Votre escale complétée, le segment suivant devrait vous permettre d’atteindre le nord de la Floride, soit les environs de Daytona ou de Jacksonville, où vous saurez localiser un aérodrome local municipal et où vous ferez le plein à bon prix (au moment d’écrire ces lignes, on trouvait de l’essence à 3,45 $ le gallon!).
Pour votre dernier segment de route (le plus agréable selon moi), je vous suggère une altitude minimale de 5000 pieds en raison du trafic qui est considérable en Floride, le long de la côte. À proximité de Titusville, vous remarquerez sur votre gauche la base de Cape Canaveral et sa piste aménagée pour les atterrissages des navettes spatiales; cet endroit est situé dans une zone de survol restreinte. Donc, prenez soin de demeurer à l’écart pour éviter une interception potentielle…
Votre dernier segment s’effectuera le long de la côte vers le VOR de Palm Beach (PBI), probablement le long de la Victor 3 et de là, votre destination ne sera plus qu’à quelques minutes…
À destination
Tourner en finale entre les palmiers… c’était l’objectif que vous vous étiez fixé et, enfin, vous y êtes! Beaucoup d’activités vous seront accessibles à destination et vous ne manquerez pas de vous en rendre compte en consultant les différentes brochures qui vous seront remises à votre aéroport d’arrivée. Vous pourrez enfin profiter du temps clément et des nombreux attraits de la Floride lesquels, bien que cela soit dépaysant à souhait, conservent un petit côté familier. Ne manquez pas une visite au Pilot Shop du FBO Banyan : c’est un incontournable.
En cas de pépins mécaniques, je vous recommande Ameer, propriétaire d’Aviation Specialty, à l’aéroport de Pompano. J’ai personnellement eu recours à ses services à quelques reprises et son équipe démontre compétence et efficacité. Son entreprise fait l’entretien de très nombreux monomoteurs de toutes marques.
Le retour
Au terme de votre voyage, il vous faudra évidemment envisager le retour. Tout ce qui est mentionné précédemment vaut en grande partie pour le retour. Je vous suggère la même route, à savoir Savannah et Richmond, pour enchaîner avec votre destination au Québec. Si vous n’êtes pas inscrit auprès de CANPASS, il vous faudra, à votre retour au Canada, vous poser dans un aéroport d’entrée (Sherbrooke, Mirabel, Saint-Hubert, etc.) et donner avis de votre arrivée par téléphone (sur la ligne CANPASS) au moins deux heures à l’avance. Concernant les formalités accessoires, ne pas oublier la notice of departure à remplir sur l’EAPIS. Des amendes sont prévues pour les contrevenants.

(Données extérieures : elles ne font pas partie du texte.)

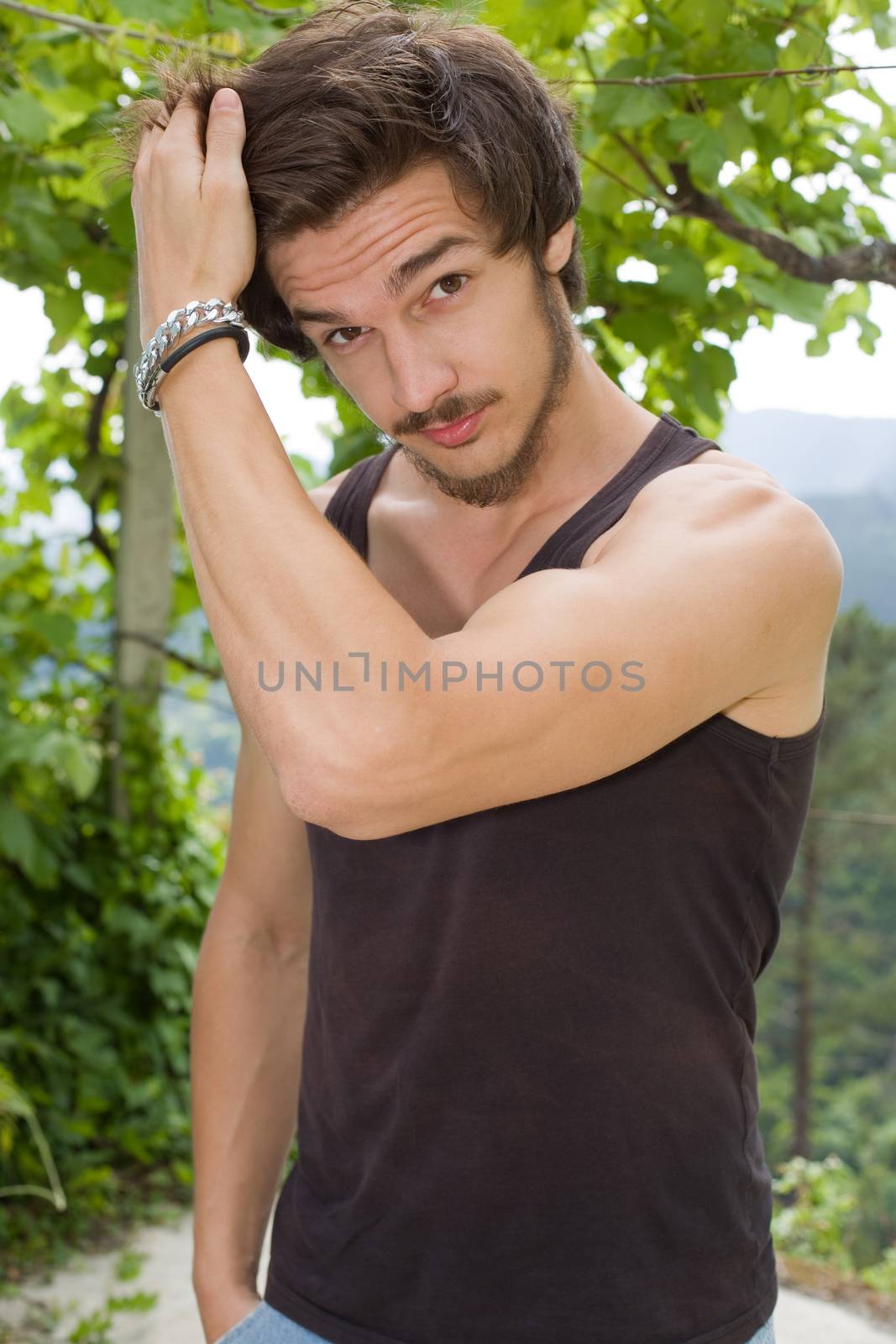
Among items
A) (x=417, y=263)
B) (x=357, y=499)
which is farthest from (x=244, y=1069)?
(x=417, y=263)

Pour ceux d’entre vous qui bénéficieraient de plus de temps pour ce beau voyage, je vous informerai dans le prochain numéro du magazine sur les endroits à visiter avec votre appareil en Floride. Parmi ceux-ci, je vous entretiendrai de Key West, Naples, Sarasota et St-Augustine, entre autres destinations agréables…
D’ici là, bon vol et bons vents pour votre voyage!